Tiny houses, big dreams
Tiny-house village takes shape in downtown Lake Dallas
What is billed as the first project of its kind in the U.S. — a downtown village of tiny houses — is taking shape in the Denton County suburb of Lake Dallas.
As early as this June, 13 tiny homes are expected to pop up in downtown Lake Dallas, which is about 30 miles north of downtown Dallas.
The Lake Dallas City Council approved the tiny-home village last October. The project has proven so popular that 70 people already are on a waiting list for lots, each of which will measure roughly 800 to 1,000 square feet.
“Lake Dallas made a big step in being the first city to allow a tiny-home community within the city limits,” says local resident Terry Lantrip, the project’s developer. “The Lake Dallas Tiny Home Village will bring quite a bit of visibility to the city and shows that we’re very open to development.”
Each lot at the Lake Dallas Tiny Home Village will rent for $500 to $550 a month, including hookups for water, sewer service and electricity, and will accommodate a tiny home ranging from 100 to 400 square feet — no bigger than a modest hotel suite. Lot leases will be renewed every 12 months.
A resident of the village must buy his or her own tiny home, which has to be on wheels, and set it up on a lot. The cost of a tiny home varies widely; the median price is around $60,000, but a tiny home can be had for less than $20,000.
Village amenities will include a self-service laundry facility, storage buildings, a public lawn, a community garden, picnic areas, and outdoor furniture.

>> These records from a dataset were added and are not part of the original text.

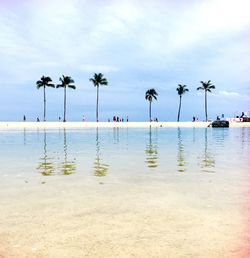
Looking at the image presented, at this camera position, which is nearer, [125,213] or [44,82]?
[125,213]

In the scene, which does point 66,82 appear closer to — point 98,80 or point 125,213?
point 98,80

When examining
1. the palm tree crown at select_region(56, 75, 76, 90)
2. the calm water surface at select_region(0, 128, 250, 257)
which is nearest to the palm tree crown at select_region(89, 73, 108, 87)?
the palm tree crown at select_region(56, 75, 76, 90)

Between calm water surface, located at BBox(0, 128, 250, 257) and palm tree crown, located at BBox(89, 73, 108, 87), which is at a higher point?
palm tree crown, located at BBox(89, 73, 108, 87)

The second phase of the project will involve renovating a more than 100-year-old house on the property as a community center, Lantrip says. Next door to the village, Lantrip plans to build a 14-unit bungalow community that would share the community center.
City officials say the tiny-home village will be a welcome addition to downtown Lake Dallas. The community has nearly 8,000 residents.
“Tiny-house people tend to be well-educated, employed, with disposable income. They can help bolster downtown businesses,” City Manager John Cabrales Jr. told the Next City blog.
In a community survey taken in 2017, residents were asked what their first mental image is regarding Lake Dallas. Just 10 percent cited the downtown district. Nearby Lake Lewisville was the No. 1 response, but other top responses included residential neighborhoods, development along Interstate 35E, trailer parks, liquor stores, run-down businesses, and bad roads.
In another part of the survey, local residents overwhelmingly named the downtown district as the No. 1 priority for redevelopment in Lake Dallas. However, just 8 percent of people living there said residential development was what’s needed to make downtown Lake Dallas more vibrant.
“Progress and prosperity passed up Lake Dallas long ago. Most businesses moved to more populated thoroughfares, and past city leadership seemed to focus on more industrial uses in our community. There were so many opportunities lost due to a lack of vision for the city,” Lantrip says.
“Lake Dallas is now trying to rebuild itself,” he adds, “and will have to rebrand itself as a good place to live, develop, and bring businesses.”